[START]
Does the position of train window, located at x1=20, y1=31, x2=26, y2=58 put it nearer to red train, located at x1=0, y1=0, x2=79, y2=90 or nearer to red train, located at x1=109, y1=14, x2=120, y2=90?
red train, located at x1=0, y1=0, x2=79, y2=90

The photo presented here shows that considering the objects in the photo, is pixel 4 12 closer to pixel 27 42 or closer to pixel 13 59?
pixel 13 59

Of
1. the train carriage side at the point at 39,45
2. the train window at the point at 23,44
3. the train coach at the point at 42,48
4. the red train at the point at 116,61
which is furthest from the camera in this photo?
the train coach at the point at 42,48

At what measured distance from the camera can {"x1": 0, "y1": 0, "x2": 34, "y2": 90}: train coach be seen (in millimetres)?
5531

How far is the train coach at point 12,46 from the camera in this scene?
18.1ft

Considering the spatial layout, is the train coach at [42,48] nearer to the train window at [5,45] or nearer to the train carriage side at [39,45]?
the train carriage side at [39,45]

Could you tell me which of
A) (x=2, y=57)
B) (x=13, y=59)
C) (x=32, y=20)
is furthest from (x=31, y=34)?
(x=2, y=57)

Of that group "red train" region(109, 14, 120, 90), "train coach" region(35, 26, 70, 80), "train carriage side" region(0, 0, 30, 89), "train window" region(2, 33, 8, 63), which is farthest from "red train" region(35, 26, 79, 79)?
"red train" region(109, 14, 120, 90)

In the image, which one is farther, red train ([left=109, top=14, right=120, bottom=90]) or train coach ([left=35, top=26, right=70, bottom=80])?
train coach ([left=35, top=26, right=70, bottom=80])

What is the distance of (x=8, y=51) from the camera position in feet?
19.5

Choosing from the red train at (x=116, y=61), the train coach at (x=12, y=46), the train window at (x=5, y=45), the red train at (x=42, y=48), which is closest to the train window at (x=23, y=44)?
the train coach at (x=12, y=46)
[END]
Problem to work on =
Reproduce verbatim the entries above, starting at the line that contains "Considering the spatial" and stopping after the last entry.

Solution for this exercise =
Considering the spatial layout, is the train coach at [42,48] nearer to the train window at [5,45] or nearer to the train carriage side at [39,45]?
the train carriage side at [39,45]

Could you tell me which of
A) (x=2, y=57)
B) (x=13, y=59)
C) (x=32, y=20)
is furthest from (x=31, y=34)?
(x=2, y=57)

Of that group "red train" region(109, 14, 120, 90), "train coach" region(35, 26, 70, 80), "train carriage side" region(0, 0, 30, 89), "train window" region(2, 33, 8, 63), which is farthest from "red train" region(35, 26, 79, 79)?
"red train" region(109, 14, 120, 90)

In the image, which one is farther, red train ([left=109, top=14, right=120, bottom=90]) or train coach ([left=35, top=26, right=70, bottom=80])?
train coach ([left=35, top=26, right=70, bottom=80])

What is the distance of (x=8, y=51) from the camera position in feet?
19.5

Choosing from the red train at (x=116, y=61), the train coach at (x=12, y=46), the train window at (x=5, y=45), the red train at (x=42, y=48), which is closest to the train window at (x=23, y=44)?
the train coach at (x=12, y=46)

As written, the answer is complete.